John K. Grande—Néle, so great to have finally met you here in Burlington, Vermont, where you enacted one of your short-lived yet phenomenal Minimum Monument events. The “collective” of ice figures disappeared within forty-five minutes, but as an expression of universal complicity in today’s ecological crisis it’s a powerful metaphor. It must have been quite a shift from more traditional media in sculpture to ice in 2001! How was the transition received?
Néle Azevedo—Minimum Monument began in 2003 as the subject of research for my master’s thesis, “An Aesthetic Proposal of the Minimum Inserted as a Monument in the City.” The axis of poetic discussion and reflection is the intersection between local history and public monuments. The intervention of Minimum Monument in urban space uses the monument concept as the reference from which to discuss official celebration and inserts an ephemeral body into the city. I’ve found in the public monument the synthesis of my uneasiness: historical celebrations remote from ordinary people. I searched for reconciliation between the public and private spheres, the subjective self and the city. I proposed an anti-monument. So I subverted, one by one, the characteristics of the official monument. Instead of the grand scale widely used to express the ostentation of power, I proposed a minimal scale. Instead of the hero’s face, a tribute to the anonymous observers, the passersby, who identify with the process, in a kind of celebration of life, of the recognition of the tragic, of the heroic in each human trajectory. Instead of durable materials, I proposed ice sculptures that last about thirty minutes—they neither crystallize memory nor separate death from life. They have fluidity and movement and rescue the original function of monuments: to remind us that we die.
Minimum Monument can be understood as “presential” art—you need to be present at the time and place of the intervention. The experience of placing the ice sculptures and their melting process is public but at the same time personal, presential, not transferable. It carries on a poetic interruption of the daily routine of the city.
These ephemeral events decidedly embrace notions of civitas and of what public can be. They fulfil the real meaning of monumental, and you create tension by drawing a very public collective experience out of the act of art.
I think every action is political. In art, the choice of action, the theme, and the materials—all are political.

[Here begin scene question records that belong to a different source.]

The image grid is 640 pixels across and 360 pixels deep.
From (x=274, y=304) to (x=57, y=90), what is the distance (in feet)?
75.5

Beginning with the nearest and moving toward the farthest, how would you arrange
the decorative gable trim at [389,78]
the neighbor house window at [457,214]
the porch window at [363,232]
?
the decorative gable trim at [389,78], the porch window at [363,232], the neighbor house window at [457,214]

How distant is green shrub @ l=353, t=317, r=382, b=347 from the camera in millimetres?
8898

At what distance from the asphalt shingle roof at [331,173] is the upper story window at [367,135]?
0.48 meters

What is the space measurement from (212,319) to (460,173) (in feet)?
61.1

I believe that ecology is an ethical issue. We are together—animals, plants, and humans—and we should learn from each other and live without hierarchizing what is alive. Minimum Monument addresses two questions. First, the threats generated by climate change are urgent. This situation finally puts human beings in their place: their destiny becomes entangled with the planet’s fate, they don’t rule nature but are a constituent element of it. We are nature. This situation reveals the interdependence among all sorts of human beings, and it puts us all in the same condition and the same urgency. It demands a change in development paradigms adopted by governments of all political parties and nations in order to come up with a different development model. Second, it also proposes another way to celebrate the public memory on historic dates. For example, in Belfast, Northern Ireland (2012), Minimum Monument was called upon to honour the victims of the Titanic; in Birmingham, England (2014), Minimum Monument paid tribute to the centennial of the First World War, when five-thousand ice sculptures occupied the entire Chamberlain Square, to remember the anonymous victims of the war, who sacrificed their lives.
What is the connection climate change that your melting monument challenges you to undertake?

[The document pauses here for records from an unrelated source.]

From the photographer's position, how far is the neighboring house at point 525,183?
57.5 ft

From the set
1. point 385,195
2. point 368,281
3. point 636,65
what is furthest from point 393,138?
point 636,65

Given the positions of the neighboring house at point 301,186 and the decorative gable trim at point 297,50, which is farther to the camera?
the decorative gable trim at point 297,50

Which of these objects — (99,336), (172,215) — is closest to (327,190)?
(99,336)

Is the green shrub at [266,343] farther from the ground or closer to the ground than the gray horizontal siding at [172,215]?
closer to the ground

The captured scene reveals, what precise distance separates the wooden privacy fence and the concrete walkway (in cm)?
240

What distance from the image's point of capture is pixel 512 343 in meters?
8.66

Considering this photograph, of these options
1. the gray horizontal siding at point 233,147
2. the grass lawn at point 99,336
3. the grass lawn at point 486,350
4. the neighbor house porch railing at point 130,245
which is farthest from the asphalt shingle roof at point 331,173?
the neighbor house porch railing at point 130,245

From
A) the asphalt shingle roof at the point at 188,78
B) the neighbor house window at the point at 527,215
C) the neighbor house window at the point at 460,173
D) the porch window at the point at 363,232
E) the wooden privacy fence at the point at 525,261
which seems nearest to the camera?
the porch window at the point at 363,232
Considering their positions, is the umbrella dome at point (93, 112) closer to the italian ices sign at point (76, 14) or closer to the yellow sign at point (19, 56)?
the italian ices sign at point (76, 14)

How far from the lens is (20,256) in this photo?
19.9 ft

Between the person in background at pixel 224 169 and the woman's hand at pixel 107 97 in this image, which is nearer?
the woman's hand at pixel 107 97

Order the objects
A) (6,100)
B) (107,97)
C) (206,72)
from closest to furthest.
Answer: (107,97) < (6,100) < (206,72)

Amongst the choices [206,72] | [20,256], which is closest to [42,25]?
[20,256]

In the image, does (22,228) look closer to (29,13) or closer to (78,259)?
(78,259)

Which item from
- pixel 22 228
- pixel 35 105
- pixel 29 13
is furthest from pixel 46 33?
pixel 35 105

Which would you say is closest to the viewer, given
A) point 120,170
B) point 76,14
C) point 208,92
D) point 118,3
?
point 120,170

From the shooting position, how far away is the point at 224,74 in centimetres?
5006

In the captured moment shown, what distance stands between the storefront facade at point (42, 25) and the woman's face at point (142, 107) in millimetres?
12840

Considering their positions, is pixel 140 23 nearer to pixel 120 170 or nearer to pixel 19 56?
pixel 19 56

The relationship between Minimum Monument and sustainability/environment grew as the project kept appearing in various cities. Since 2009, with the intervention held in Berlin with support from the World Wildlife Fund, Minimum Monument has been presented as being directly linked to global warming: its affinity with the theme is clear, and I think it can also be read as a “living monument” to contemporary issues with far broader appeal than the contemporary art circuit, “a liquid monument for liquid times.”
Ironically, public monuments often promote hierarchy, not only among the people and subjects they address, but even among the artists who make them. How disturbing and unhappy a state of affairs! Your anti-monument creative axis recalls Jochen Gerz and Esther Shalev-Gerz’s pillar that disappeared into the ground as people’s names were added to the surface until it disappeared completely. Your anti-monuments challenge us, and ultimately affirm the value in life!
Yes, the logic of the monument is that “history is written by the victors,” as philosopher Walter Benjamin pointed out. In the 1990s, many artists contested this logic of the monument. I want to bring to light the ambiguity of the monument and give the public memory a new meaning—to include what is concealed in the official celebration of history.
Is art political by example or by the content that it suggests?
I think every action is political. In art, the choice of action, the theme, and the materials—all are political. You define where and how you speak to the world; this awareness of your place is completely political. On the other hand, artworks are not advertisements. They are the respective artist’s perception of the world; therefore, it is not their aim to increase awareness of this or that subject. Of course, the work may have an impact on society and it is good that it does, but that is different from targeted advertising. Art acts on sensibilities and can touch and transform those who have open pores to receive it.